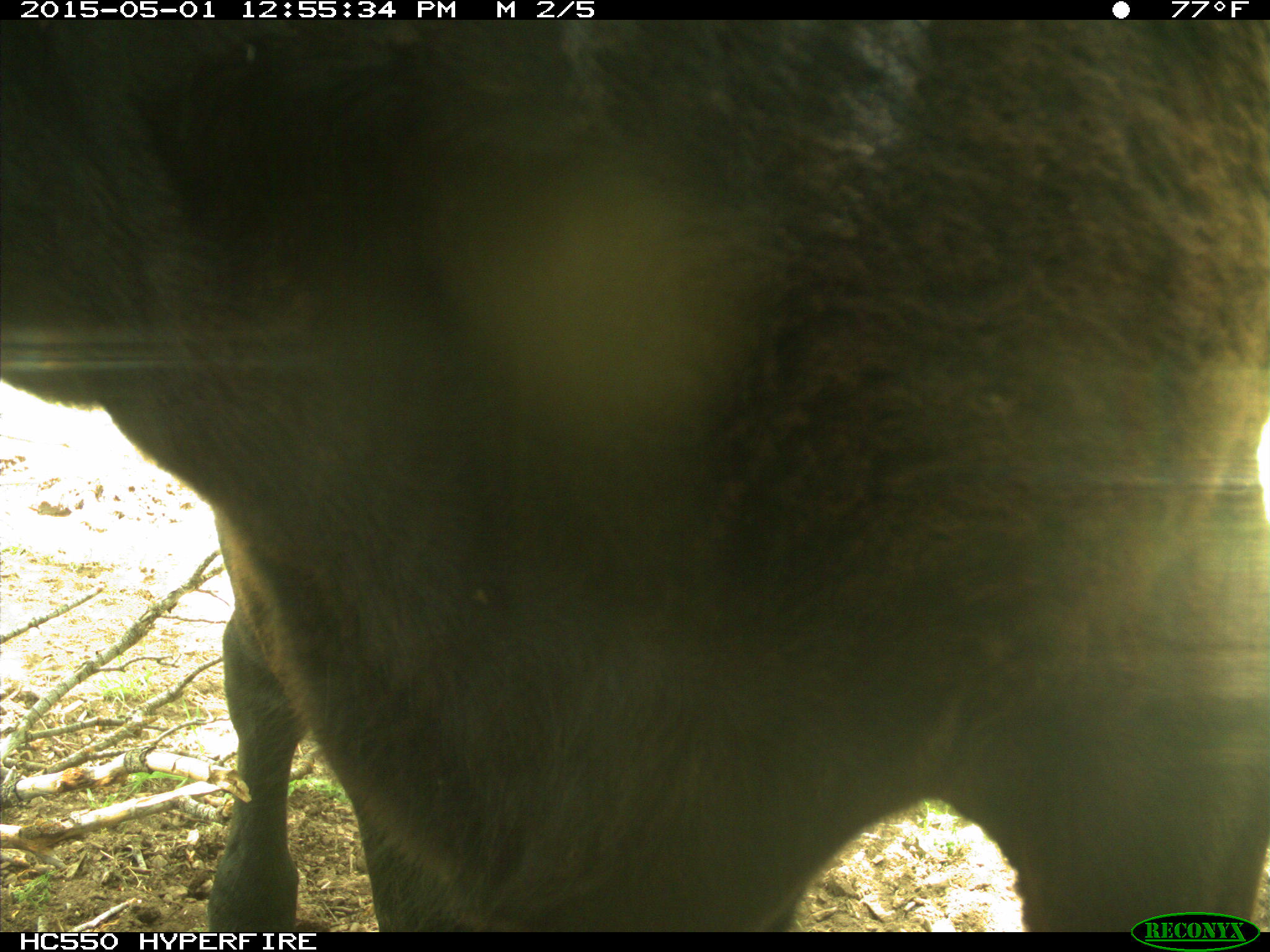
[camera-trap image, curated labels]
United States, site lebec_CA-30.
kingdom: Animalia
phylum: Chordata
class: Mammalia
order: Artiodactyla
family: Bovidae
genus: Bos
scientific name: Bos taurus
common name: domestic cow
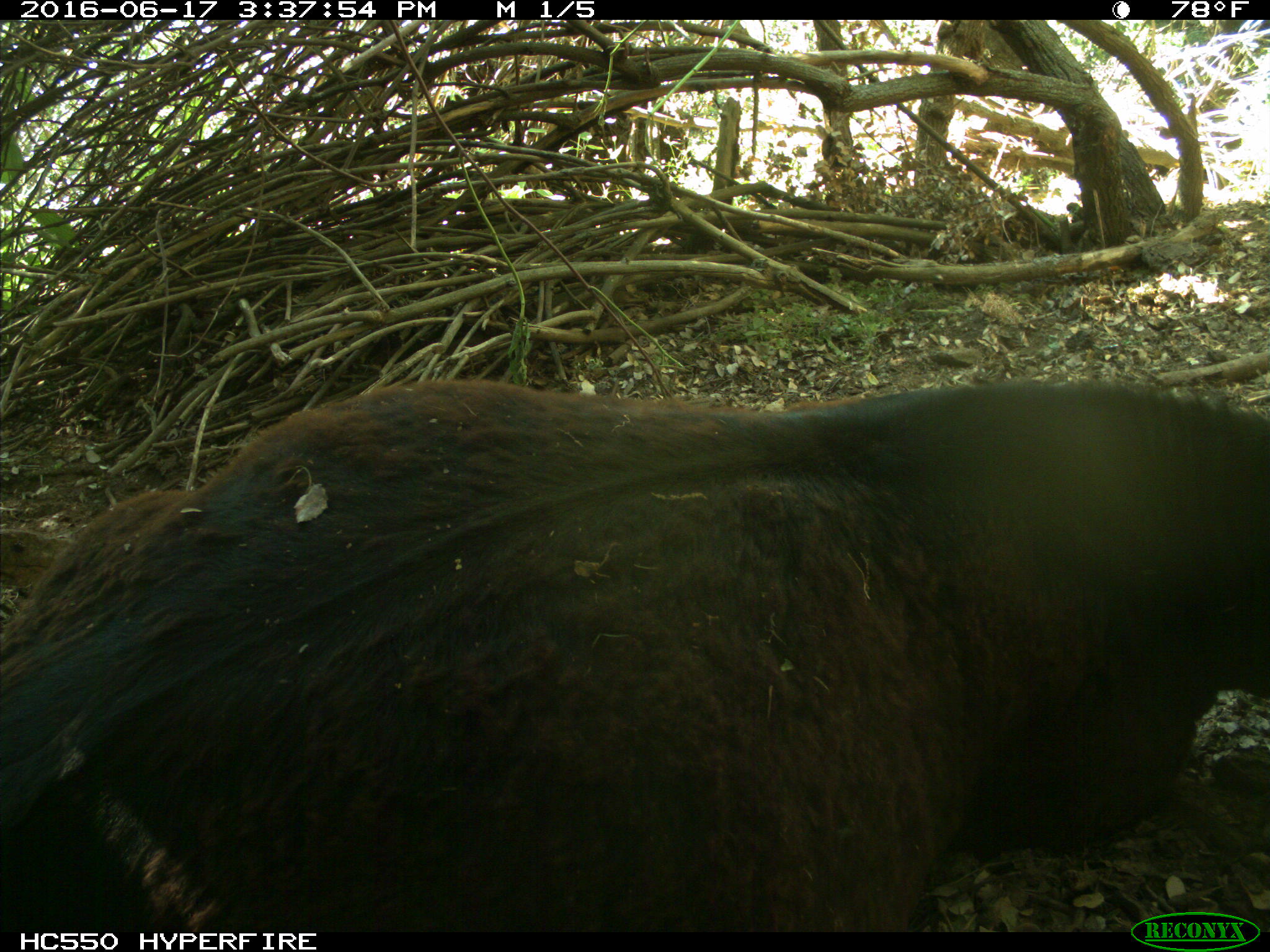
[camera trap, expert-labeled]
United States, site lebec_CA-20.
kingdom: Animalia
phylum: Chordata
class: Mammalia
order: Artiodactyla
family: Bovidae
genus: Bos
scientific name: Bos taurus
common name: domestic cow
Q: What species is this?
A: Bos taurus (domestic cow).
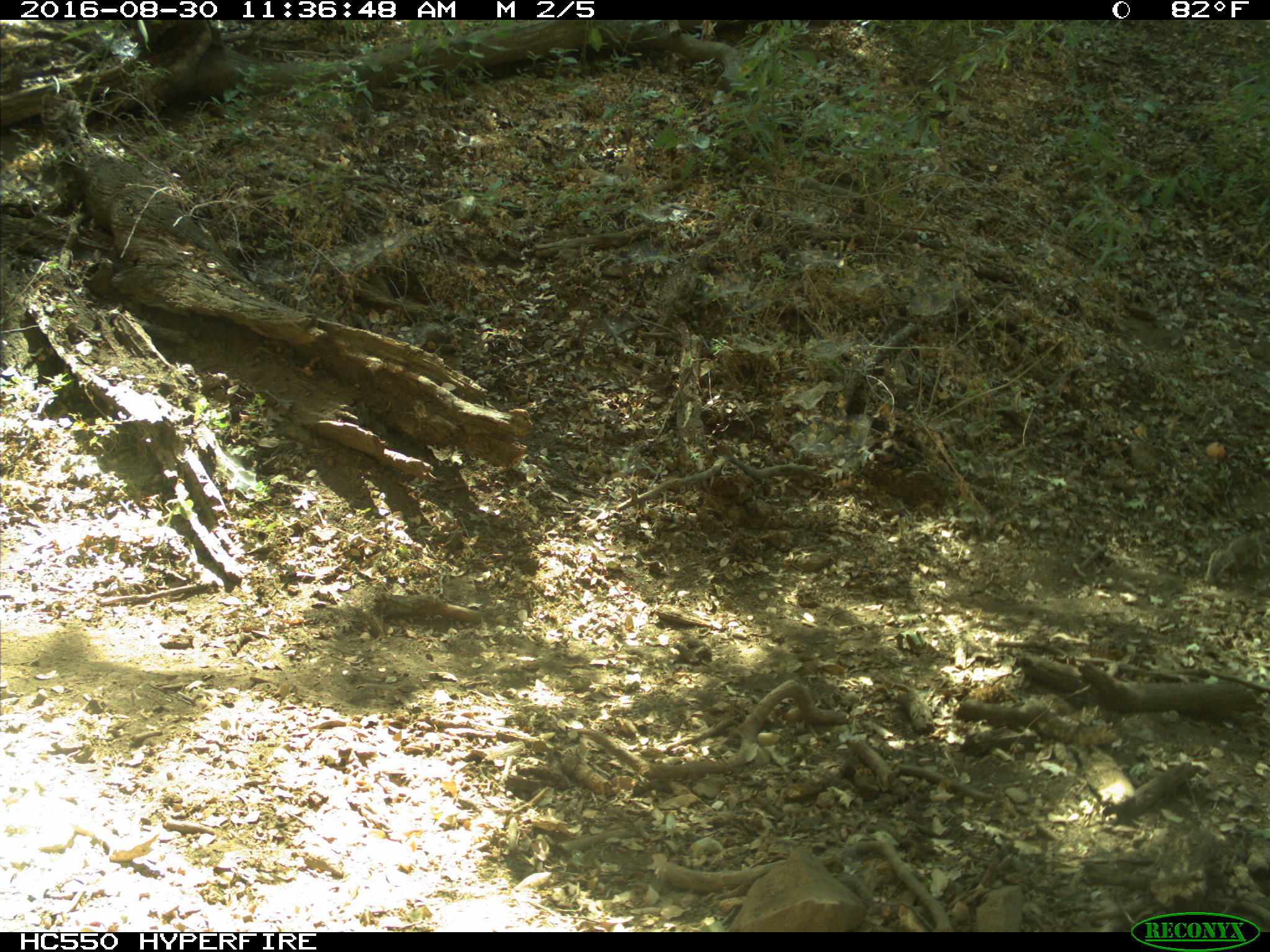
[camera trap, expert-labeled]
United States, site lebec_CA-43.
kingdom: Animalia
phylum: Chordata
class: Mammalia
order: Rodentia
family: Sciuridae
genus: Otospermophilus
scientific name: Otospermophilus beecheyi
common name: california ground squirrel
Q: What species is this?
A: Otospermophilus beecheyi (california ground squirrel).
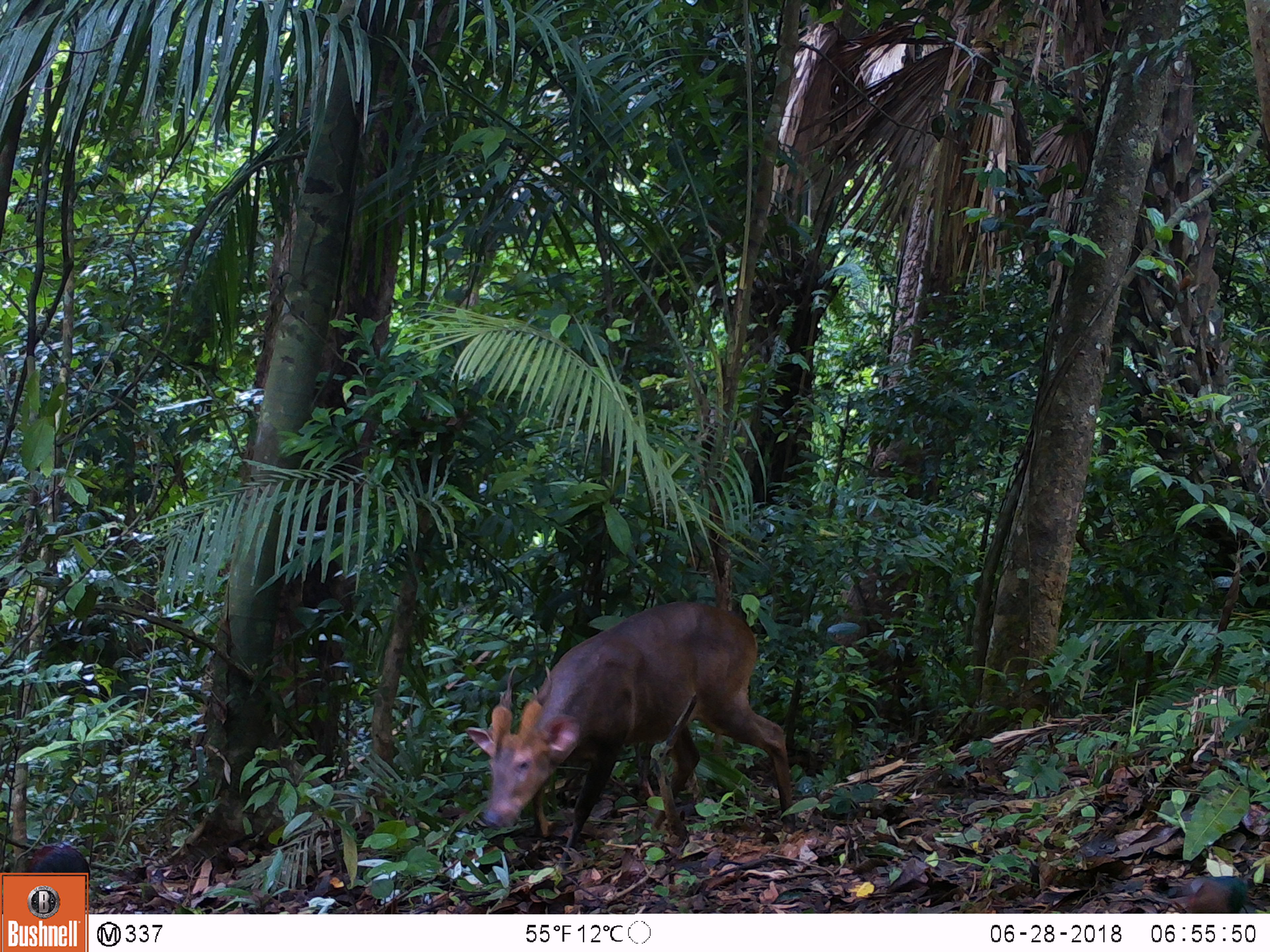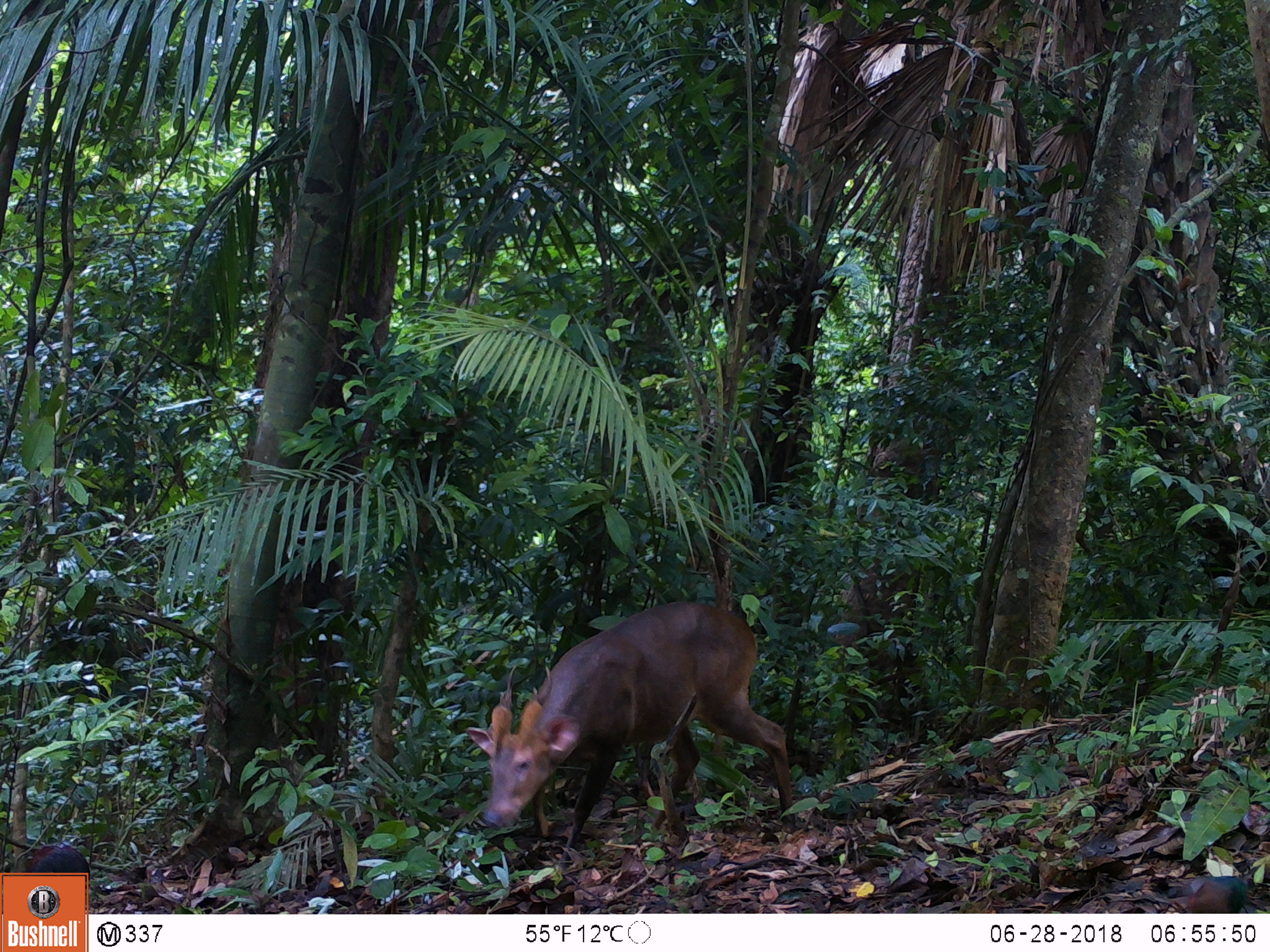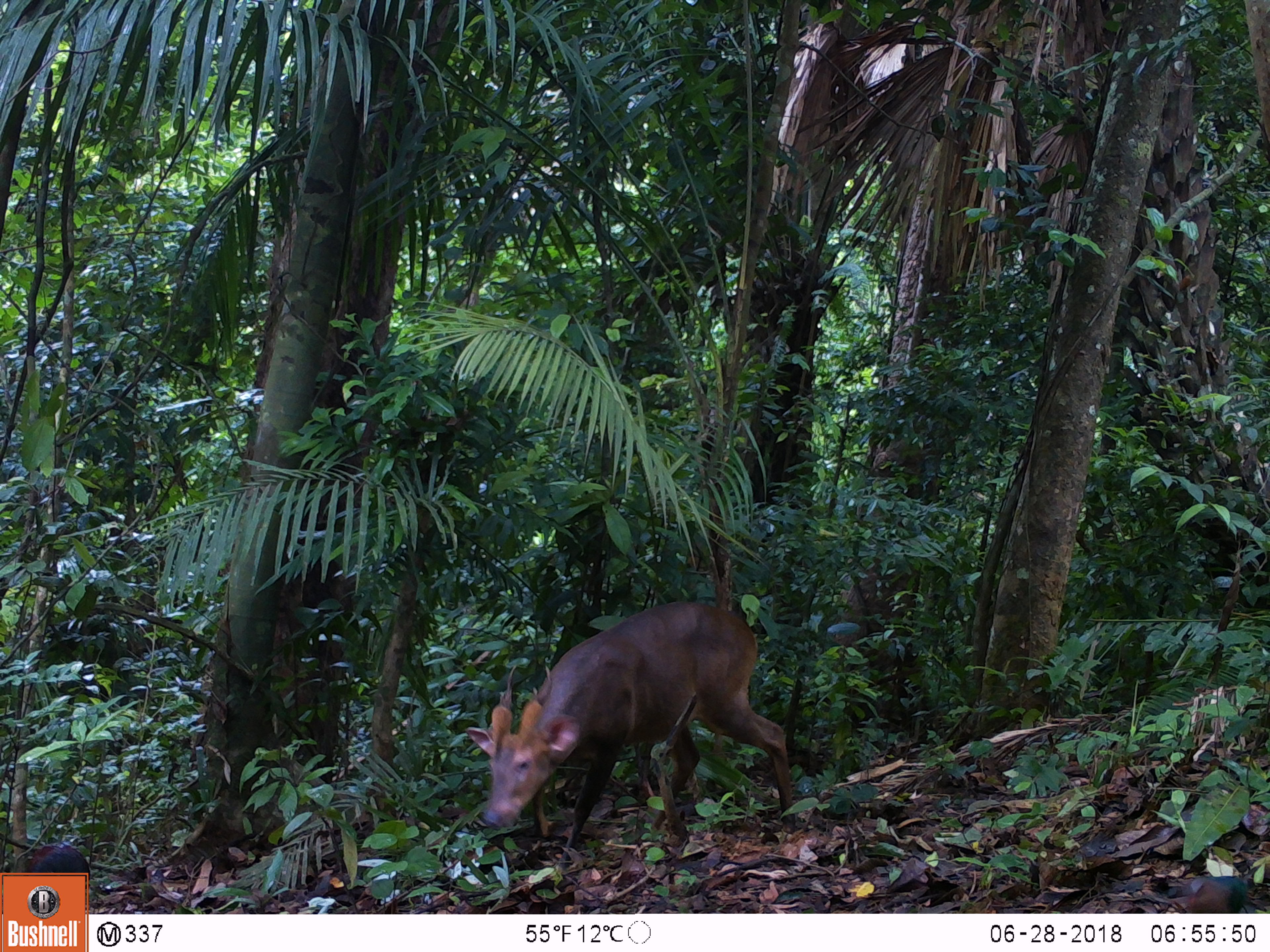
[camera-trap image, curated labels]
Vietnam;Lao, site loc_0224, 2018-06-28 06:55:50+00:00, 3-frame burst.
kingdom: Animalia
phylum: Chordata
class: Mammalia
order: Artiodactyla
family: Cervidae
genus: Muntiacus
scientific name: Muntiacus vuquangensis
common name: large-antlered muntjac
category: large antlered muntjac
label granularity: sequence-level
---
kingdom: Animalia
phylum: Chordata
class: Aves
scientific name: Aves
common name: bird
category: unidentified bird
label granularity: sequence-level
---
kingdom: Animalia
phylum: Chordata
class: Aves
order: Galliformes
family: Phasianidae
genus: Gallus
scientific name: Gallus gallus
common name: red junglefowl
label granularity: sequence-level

========================================================================

This exercise requires the lines of the entries containing the string "common".

common name: domestic cow
common name: domestic cow
common name: california ground squirrel
common name: large-antlered muntjac
common name: bird
common name: red junglefowl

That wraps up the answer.